Ken Loach é um dos grandes humanistas da sétima arte. A partir de premissas simples e da marcação do cotidiano, ele aborda temas sensíveis e relevantes usando o palco do cinema para dar voz à classe trabalhadora inglesa. Em “Kes”, 1969, Loach observa Billy, um jovem de South Yorkshire preso às correntes da padronização e dos maus tratos. Em casa, Billy é agredido por Jud, seu irmão, e se depara com a indiferença da mãe, que fica impotente diante das ações do primogênito.
No seio familiar, o protagonista tem exemplos daquilo que não quer ser: pessoas que foram corrompidas por um instinto de sobrevivência. Jud detesta o ofício de minerador e a mãe, em busca de estabilidade, pensa na possibilidade de se casar. Em meio ao turbilhão de contas e à necessidade de ganhar dinheiro, essas pessoas assumem um egoísmo que corrói suas peles e almas. É a carniça de quem se mostra alheio às dores e fragilidades alheias; é a denúncia a um sistema que deforma os seres humanos.
Na escola, os professores utilizam a autoridade que lhes foi conferida para amedrontar os alunos, provando que, por vezes, os tiranos mais perigosos estão nas salas de aula. Existe um prazer sádico em punir e em humilhar que é incompatível com a função de um educador. A escola deixa de ser um ambiente de aprendizado, tornando-se um campo minado composto por adultos frustrados e crianças implicantes.
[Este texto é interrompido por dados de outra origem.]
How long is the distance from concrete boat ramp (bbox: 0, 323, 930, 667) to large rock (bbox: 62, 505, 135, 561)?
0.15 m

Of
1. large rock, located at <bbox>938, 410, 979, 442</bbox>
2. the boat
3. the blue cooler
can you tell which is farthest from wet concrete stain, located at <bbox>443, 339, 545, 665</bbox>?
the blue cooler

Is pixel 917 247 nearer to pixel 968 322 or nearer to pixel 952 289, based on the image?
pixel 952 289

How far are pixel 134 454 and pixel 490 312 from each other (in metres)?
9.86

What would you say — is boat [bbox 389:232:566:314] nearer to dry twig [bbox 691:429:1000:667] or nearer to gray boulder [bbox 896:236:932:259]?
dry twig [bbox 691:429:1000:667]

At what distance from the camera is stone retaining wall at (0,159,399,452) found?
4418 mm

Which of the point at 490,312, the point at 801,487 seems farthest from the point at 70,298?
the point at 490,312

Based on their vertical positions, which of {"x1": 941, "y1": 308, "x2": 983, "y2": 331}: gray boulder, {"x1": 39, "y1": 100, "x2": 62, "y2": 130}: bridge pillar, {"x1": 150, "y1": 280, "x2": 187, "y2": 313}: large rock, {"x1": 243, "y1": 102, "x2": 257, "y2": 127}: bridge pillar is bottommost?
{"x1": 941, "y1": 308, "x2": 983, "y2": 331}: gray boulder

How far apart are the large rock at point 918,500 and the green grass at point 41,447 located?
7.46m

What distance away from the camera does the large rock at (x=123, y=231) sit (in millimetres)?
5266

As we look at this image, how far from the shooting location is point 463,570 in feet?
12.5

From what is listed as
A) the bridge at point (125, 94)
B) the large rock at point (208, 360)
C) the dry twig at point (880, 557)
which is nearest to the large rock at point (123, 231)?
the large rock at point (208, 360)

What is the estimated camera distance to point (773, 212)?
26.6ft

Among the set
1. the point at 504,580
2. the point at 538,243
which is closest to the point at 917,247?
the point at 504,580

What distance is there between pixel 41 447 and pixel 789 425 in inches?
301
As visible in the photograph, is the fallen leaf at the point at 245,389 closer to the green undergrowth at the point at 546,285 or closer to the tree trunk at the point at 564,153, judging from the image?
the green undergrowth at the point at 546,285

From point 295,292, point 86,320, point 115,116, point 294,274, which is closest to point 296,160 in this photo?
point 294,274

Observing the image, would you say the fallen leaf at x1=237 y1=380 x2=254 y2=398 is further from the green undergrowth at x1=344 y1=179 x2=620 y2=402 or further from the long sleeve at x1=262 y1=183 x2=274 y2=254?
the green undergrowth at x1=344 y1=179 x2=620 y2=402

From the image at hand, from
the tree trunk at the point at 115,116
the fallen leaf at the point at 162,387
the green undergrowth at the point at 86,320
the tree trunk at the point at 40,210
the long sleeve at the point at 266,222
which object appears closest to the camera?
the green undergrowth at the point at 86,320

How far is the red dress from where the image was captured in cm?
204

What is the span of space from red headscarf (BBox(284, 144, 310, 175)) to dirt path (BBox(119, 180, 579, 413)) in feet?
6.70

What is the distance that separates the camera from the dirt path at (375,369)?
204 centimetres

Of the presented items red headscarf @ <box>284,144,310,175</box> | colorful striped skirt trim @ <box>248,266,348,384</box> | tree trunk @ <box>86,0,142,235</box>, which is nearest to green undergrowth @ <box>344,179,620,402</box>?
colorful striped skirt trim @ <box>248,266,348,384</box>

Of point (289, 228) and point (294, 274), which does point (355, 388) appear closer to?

Dessa forma, Loach deixa claro que o protagonista é ensinado, desde cedo, a abraçar a resignação. Seus pilares foram adulterados. Sem expectativa, os jovens apenas esperam o momento em que assumirão os postos de seus pais. Loach, com seu estilo naturalista, permite que o espectador acompanhe tudo sem maiores “interferências”. Ele acredita na força do cotidiano e das interações, mas também expõe a desesperança de Billy a partir de enquadramentos meticulosos. Vê-lo escondido na casa de máquinas, com o rosto sombreado e a camisa rasgada, desperta uma melancolia maior do que muitos diálogos. O mesmo vale para o plano em que Billy, sozinho, aguarda por uma entrevista de emprego numa sala de paredes descascadas cuja única decoração é um quadro com a imagem de uma mulher deprimida. Os fades constantes e os tons frios que cobrem a cidade são essenciais na construção dessa atmosfera taciturna.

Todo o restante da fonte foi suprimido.